Today, Gentle Readers, I have a new type of post for you.
A book review.
The book in question? Skyfaring: A Journey with a Pilot by Mark Vanhoenacker.
I am, without a doubt, a nervous traveller. The method of travel is in some ways unimportant; the point is that if I’m not driving the car, the travelling makes me scared.
With buses and trains, I have managed to overcome my anxieties: I now catch a bus to work every day (my poor car is grateful for the rest), and I usually book trains in advance, and have found that a First Class seat alleviates much of my distress. (They’re quite cheap if you remember to book around six weeks in advance. But really, what price my comfort?)
But flying is not something I do often, and so, I have never had the chance to get used to it, or develop a coping strategy (alas, my “First Class” coping method for trains is not financially viable when transferred to planes). So, ahead of my three plane journey to my Antipodean Adventure, I knew drastic measures had to be taken.
In my world, drastic measures mean books. So I started scouring the world for a highly rated “I can cure your fear of flying!” book. There were none. I mean, there were some, but they all made me feel more nervous than before, and their distraction techniques left me worrying about WHY I should ignore the whiny noise beneath us.
Then I stumbled across a review for Vanhoenacker’s book. An experienced pilot of a Boeing 747, he both loved air travel (a previous career was chosen for the travel opportunities afforded) and planes themselves.
His book focuses on the nuts and bolts of air travel, and of flight, whilst capturing poetically the apparatus by which he traverses the globe (in a metal tube that defies gravity, travels forty thousand feet in the air and goes five hundred miles an hour.) I wasn’t sure how the book could help. I wasn’t sure if it would help. I wasn’t sure reading about how the nice man at the front of the plane manages to make us leave the fricking earth would do much to alleviate my worries. Yet I clicked on “Buy now” and let it wing its way to me.
The first few pages left me feeling sick with nerves. No, I had been right, this was not going to help. But his expertly crafted prose was so deeply soothing to read, so calm and assured, that before I knew it, I was wading into the first chapter, knee-deep in the technicalities of flight and piloting. And herein lies the magic of the book, as far as I am concerned.

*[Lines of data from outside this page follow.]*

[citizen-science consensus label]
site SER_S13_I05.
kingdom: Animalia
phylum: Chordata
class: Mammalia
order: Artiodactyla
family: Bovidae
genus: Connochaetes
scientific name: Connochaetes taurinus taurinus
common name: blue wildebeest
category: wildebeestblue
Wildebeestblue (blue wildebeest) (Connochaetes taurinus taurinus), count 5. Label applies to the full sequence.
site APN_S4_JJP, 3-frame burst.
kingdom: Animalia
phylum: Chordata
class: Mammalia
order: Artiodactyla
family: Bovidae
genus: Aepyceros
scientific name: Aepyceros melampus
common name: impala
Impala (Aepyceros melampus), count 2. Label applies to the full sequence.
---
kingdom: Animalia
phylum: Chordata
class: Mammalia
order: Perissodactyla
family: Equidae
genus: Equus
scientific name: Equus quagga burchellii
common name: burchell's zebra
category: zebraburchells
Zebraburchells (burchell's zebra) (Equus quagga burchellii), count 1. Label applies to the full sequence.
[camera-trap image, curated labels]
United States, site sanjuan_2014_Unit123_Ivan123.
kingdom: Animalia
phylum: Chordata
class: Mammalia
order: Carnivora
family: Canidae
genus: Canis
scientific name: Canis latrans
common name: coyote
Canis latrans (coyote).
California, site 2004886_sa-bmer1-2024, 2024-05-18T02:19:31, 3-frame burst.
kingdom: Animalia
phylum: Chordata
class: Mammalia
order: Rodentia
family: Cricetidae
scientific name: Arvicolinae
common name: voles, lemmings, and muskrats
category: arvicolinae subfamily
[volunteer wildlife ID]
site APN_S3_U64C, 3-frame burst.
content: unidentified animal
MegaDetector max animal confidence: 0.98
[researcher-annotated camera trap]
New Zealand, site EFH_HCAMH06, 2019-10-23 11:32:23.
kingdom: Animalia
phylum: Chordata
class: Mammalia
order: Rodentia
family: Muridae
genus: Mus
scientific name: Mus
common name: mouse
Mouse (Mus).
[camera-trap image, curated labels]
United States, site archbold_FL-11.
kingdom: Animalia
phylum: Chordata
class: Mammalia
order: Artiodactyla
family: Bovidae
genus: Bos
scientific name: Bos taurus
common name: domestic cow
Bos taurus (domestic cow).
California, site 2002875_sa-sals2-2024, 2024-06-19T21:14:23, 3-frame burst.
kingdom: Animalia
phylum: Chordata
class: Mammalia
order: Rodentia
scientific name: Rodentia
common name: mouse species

Vanhoenacker never at any point undermines the seriousness of his job with flippancy or glib reassurance. Every action he describes, every fact he portrays, every anecdote he recounts – these are treated with the utmost gravity and reverence. I never got the impression that Vanhoenacker takes his job lightly; his voice is aware, deeply aware, of the perils and the dangers that face him every time he closes the cabin doors and primes the engines, and he respects the fear they may engender.
But he is also seriously in love with flight – the process and the secrets of the sky, even the time displacement he permanently suffers. This book showcases that love and makes it accessible even to a terrified flyer like me. His becoming a pilot is, he explains early on, the apex of a life-long dream, even when that dream did not make itself fully known to him until adulthood.
In the film Pretty Woman, Richard Gere takes Julia Roberts to the opera, and says to her, “[p]eople’s reaction to opera the first time they hear it is extreme, … They either love it or they hate it. If they love it, they will always love it. If they don’t, they may learn to appreciate it, but it will never become part of their soul.” That’s how I feel about flying. I hate it, But thanks to Mr Vanhoenacker’s book, I have learned, this time, to appreciate it.
P.S. I bought this book in Kindle format to start with, but loved it so much, I bought a physical copy to lend to people. Yes, I bought this book twice. That’s how much I love it.